§ **What needs to be done**: If an entry holds a picture, drop the picture but restate the entry word for word.

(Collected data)
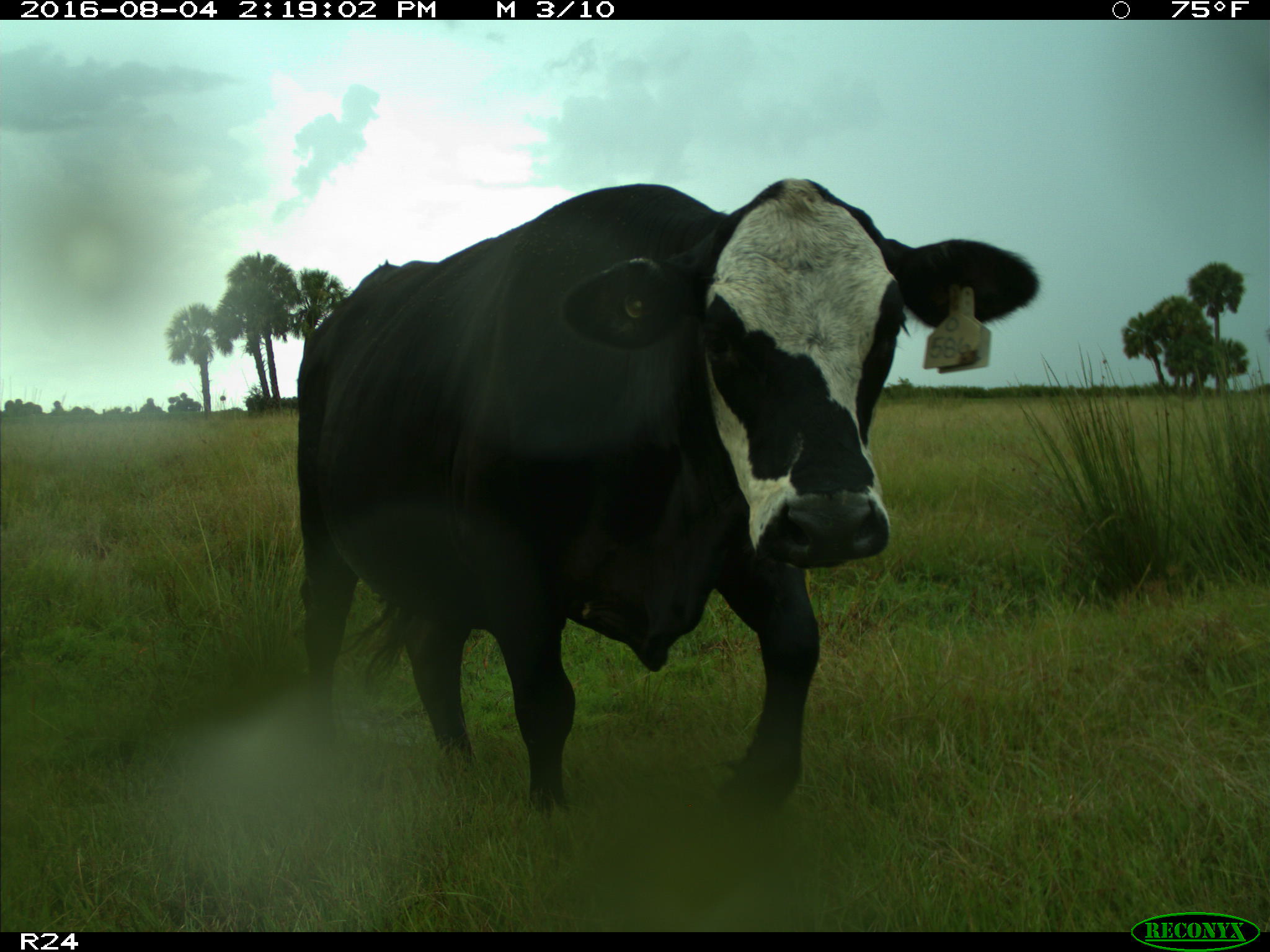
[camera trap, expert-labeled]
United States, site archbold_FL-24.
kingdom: Animalia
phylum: Chordata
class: Mammalia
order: Artiodactyla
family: Bovidae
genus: Bos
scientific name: Bos taurus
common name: domestic cow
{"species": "Bos taurus (domestic cow)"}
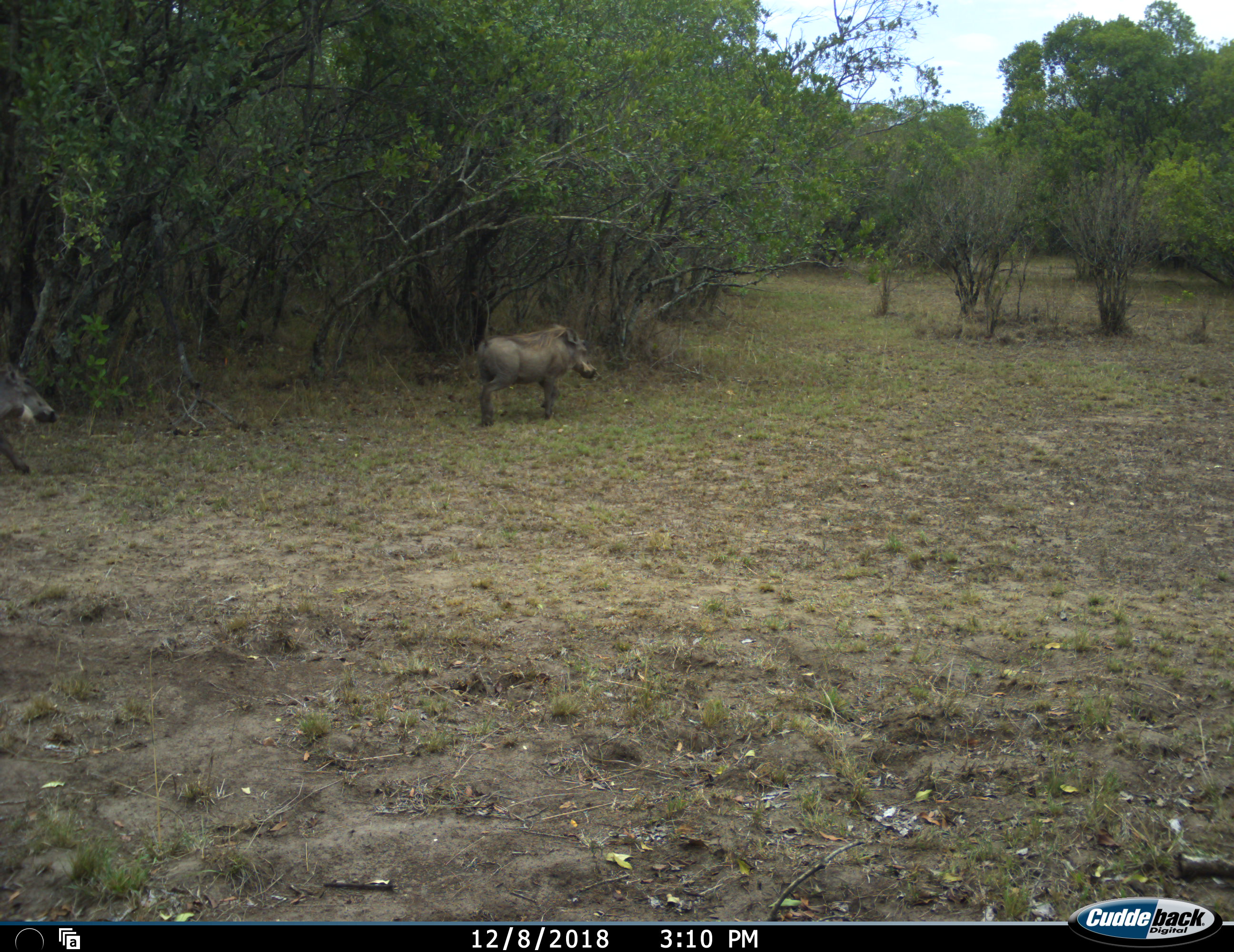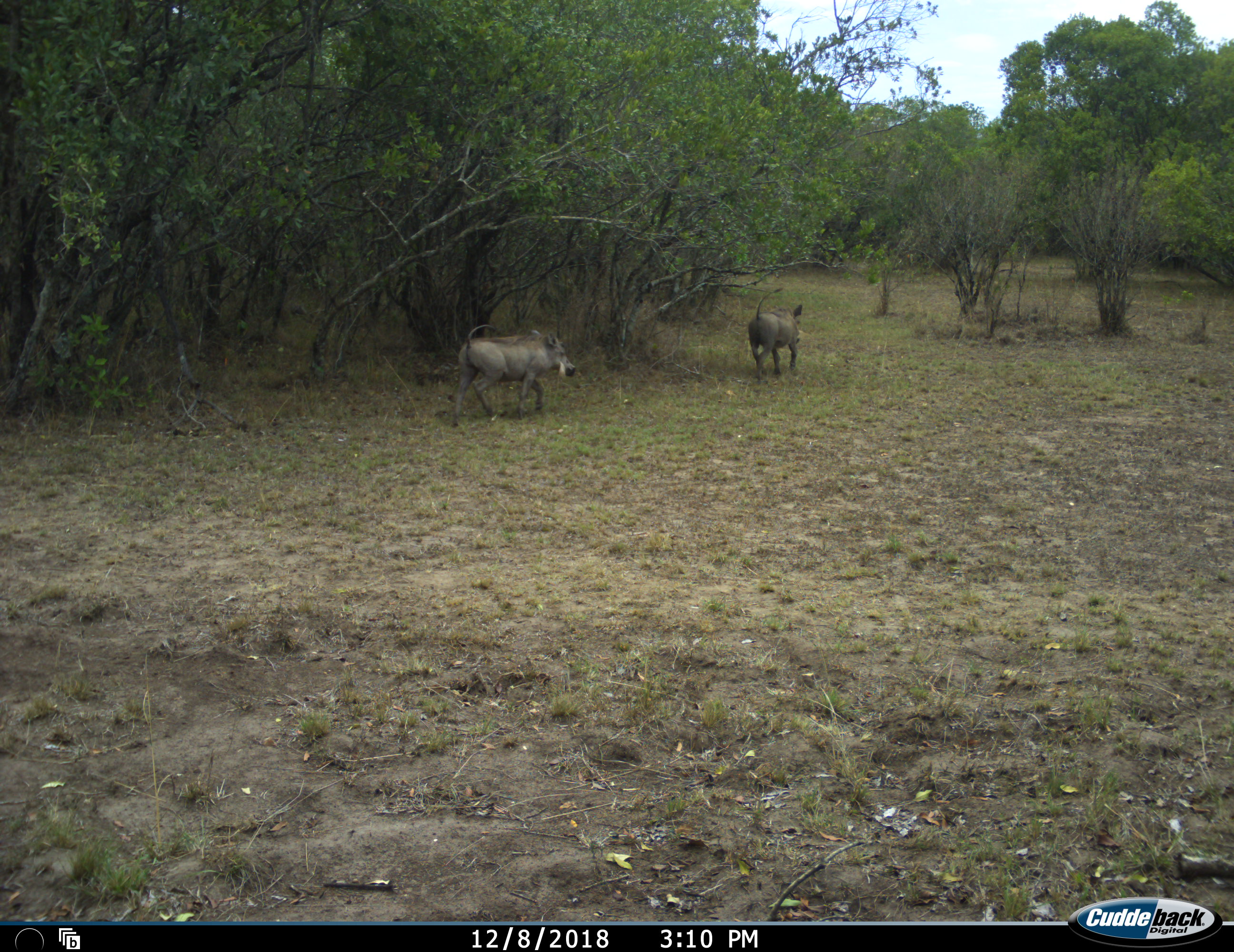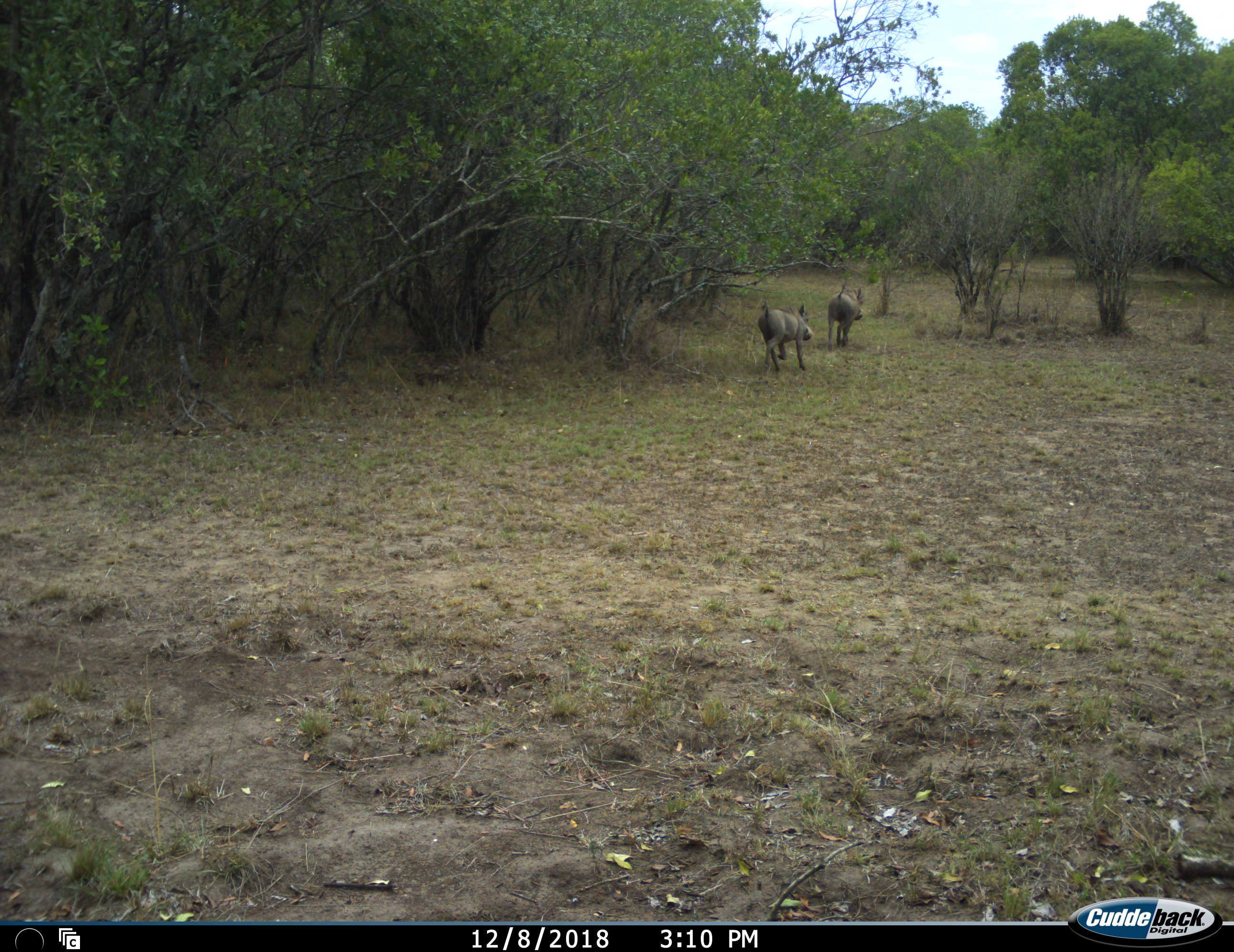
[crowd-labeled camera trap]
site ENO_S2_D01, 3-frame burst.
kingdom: Animalia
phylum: Chordata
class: Mammalia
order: Artiodactyla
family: Suidae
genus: Phacochoerus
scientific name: Phacochoerus africanus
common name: warthog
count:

§ **Response**:
[camera trap, expert-labeled]
United States, site archbold_FL-24.
kingdom: Animalia
phylum: Chordata
class: Mammalia
order: Artiodactyla
family: Bovidae
genus: Bos
scientific name: Bos taurus
common name: domestic cow
{"species": "Bos taurus (domestic cow)"}
[crowd-labeled camera trap]
site ENO_S2_D01, 3-frame burst.
kingdom: Animalia
phylum: Chordata
class: Mammalia
order: Artiodactyla
family: Suidae
genus: Phacochoerus
scientific name: Phacochoerus africanus
common name: warthog
count:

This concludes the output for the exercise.